We the People: Almost 9 years after first elected, Inslee reflects on his focus for third term – the COVID-19 pandemic
Each week, The Spokesman-Review examines one question from the Naturalization Test immigrants must pass to become United States citizens.
Today’s question: Who is the governor of your state now?
Almost nine years, more than two terms and one global public health crisis after he was first elected, Gov. Jay Inslee says he doesn’t have time to think about his legacy.
As the pandemic rages , he tries not to think about the past.
“I don’t drive with the rear-view mirror,” Inslee told The Spokesman-Review. “I’ve got seven million lives that I have a stewardship responsibility for.”
His focus now in his third term: getting the state through the pandemic.
Inslee took office as governor in January 2013, becoming the fifth Democrat in a row to hold the position. He became the first governor to win a third term in more than 40 years when he beat Republican Loren Culp during the 2020 election. Washington does not have a term limit, but most previous governors only served for two.

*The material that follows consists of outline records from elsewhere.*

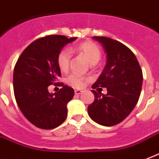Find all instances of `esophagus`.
Returning <instances> with one entry per match:
<instances>
[{
    "instance_id": "esophagus-1",
    "label": "esophagus",
    "mask_w": 159,
    "mask_h": 159,
    "mask_svg": "<svg viewBox=\"0 0 159 159\" xmlns=\"http://www.w3.org/2000/svg\"><path fill=\"white\" fill-rule=\"evenodd\" d=\"M82 93H83V91H82V90H79V89H76V90H75V93L76 95L81 94Z\"/></svg>"
}]
</instances>
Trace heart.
I'll return each mask as SVG.
<instances>
[{"mask_svg": "<svg viewBox=\"0 0 159 159\" xmlns=\"http://www.w3.org/2000/svg\"><path fill=\"white\" fill-rule=\"evenodd\" d=\"M76 52L80 53L88 60L89 63L93 66L99 62L101 58V51L99 46L91 41H85V42L79 44L75 48ZM71 59V51L69 49H63L58 55L57 64L60 70L66 72L69 70L70 63ZM67 83L70 85L80 88L84 85V78L82 76L79 75L77 74H72L69 76L67 80Z\"/></svg>", "mask_w": 159, "mask_h": 159, "instance_id": "b5f03b06", "label": "heart"}]
</instances>
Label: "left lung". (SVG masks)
<instances>
[{
	"label": "left lung",
	"mask_w": 159,
	"mask_h": 159,
	"mask_svg": "<svg viewBox=\"0 0 159 159\" xmlns=\"http://www.w3.org/2000/svg\"><path fill=\"white\" fill-rule=\"evenodd\" d=\"M106 53V66L93 89H107L106 94L91 90L94 100L88 107L93 121L103 126H114L129 115L136 106L142 89V70L134 54L119 41L104 36H93Z\"/></svg>",
	"instance_id": "left-lung-1"
}]
</instances>
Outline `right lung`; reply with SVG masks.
<instances>
[{"label": "right lung", "instance_id": "obj_1", "mask_svg": "<svg viewBox=\"0 0 159 159\" xmlns=\"http://www.w3.org/2000/svg\"><path fill=\"white\" fill-rule=\"evenodd\" d=\"M76 39L58 35L38 39L25 48L16 64L15 98L24 116L40 129H55L67 117V104L74 97V89L62 84L59 92L53 93L48 87L61 75L59 53Z\"/></svg>", "mask_w": 159, "mask_h": 159}]
</instances>
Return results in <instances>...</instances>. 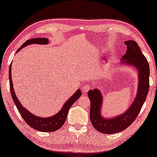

Before becoming governor, Inslee, 70, was a congressman for seven terms. His signature issue has remained climate change, even running for president on the issue briefly in 2019.
In Washington, Inslee has consistently pushed for climate proposals, such as a low carbon fuels standard and a cap-and-trade program. Both of those proposals passed the Legislature last session, but the fight against climate change is not over for Inslee. He proposed $626 million in his 2022 legislative proposals to do just that.
But what he might be remembered for most is leading the state during the COVID-19 pandemic, something that has brought him both praise and criticism.
Just months before the election for his third term, Washington saw the first known COVID-19 case in the U.S. in March 2020. The state quickly went into a state of emergency and has been in one ever since.
During the past year and a half of the pandemic, Inslee’s opponents pushed for emergency powers reform, claiming Inslee has overstepped with his emergency proclamations and refusal to call the Legislature into special session to deal with the COVID-19 pandemic.
“The governor’s use of extended emergency powers to enact sweeping orders has caused more resistance and division in our state, as the majority party in the Legislature stands down and avoids responsibility,” Republican leaders Rep. J.T. Wilcox and Sen. John Braun said in a joint statement last month.
Inslee said he has needed to be able to act quickly to make emergency decisions, something the Legislature doesn’t have the ability to do.
Emergency powers reform will likely come up in the Legislature again this session, despite a failed effort from Republicans last session.
When vaccines became more readily available this summer, Inslee ordered all educators, health care workers and state employees be fully vaccinated against COVID-19 or risk losing their job. The decision brought protests across the state, including ones that drew more than 1,000 people to the Washington Capitol in Olympia.
After Inslee’s announcement, Spokane Valley Sen. Mike Padden, a Republican, criticized the move.
“(Workers) don’t deserve to be bullied and threatened into putting something into their body that they don’t want,” Padden said. “This is not only unnecessary and likely to result in greater rejection of the vaccine, but it’s a violation of basic civil liberties.”
Eventually, 96% of state workers were in compliance with the mandate, according to the most recent data. Still, more than 2,000 state employees – or just over 3% of the workforce – lost their jobs or left because of the mandate.
But Inslee stands by the measures he’s taken.
“Because our state followed science, because people care for one another, because people are willing to be responsible, we have been able to avoid thousands of needless deaths and thousands of needless hospitalizations,” Inslee said.
With three years left in his term, Inslee said his priorities will remain similar to the past two terms. In his budget proposal to the 2022 Legislature, Inslee outlined his top policy goals this upcoming session, including dealing with the homelessness crisis, fighting climate change and aiding in salmon recovery.
His supplemental budget proposal would spend about $62 billion and additional federal COVID-19 relief funds. It would also spend about $626 million to fight a changing climate with a clean building standard and rebates for those who purchase electric cars. It would spend about $187 million for salmon recovery, including a continued mitigation study for the lower Snake River dams. It would spend about $800 million to fight the state’s homelessness crisis by building supportive housing and bolstering behavioral health services.
For now, Inslee’s top priority remains fighting the COVID-19 pandemic, and as the new omicron variant spreads quickly across the country, the state of emergency likely won’t be lifted anytime soon.
“Obviously, we’re not through with this saga,” he said. “We can’t write the end of the movie until we get there. We’re obviously not.”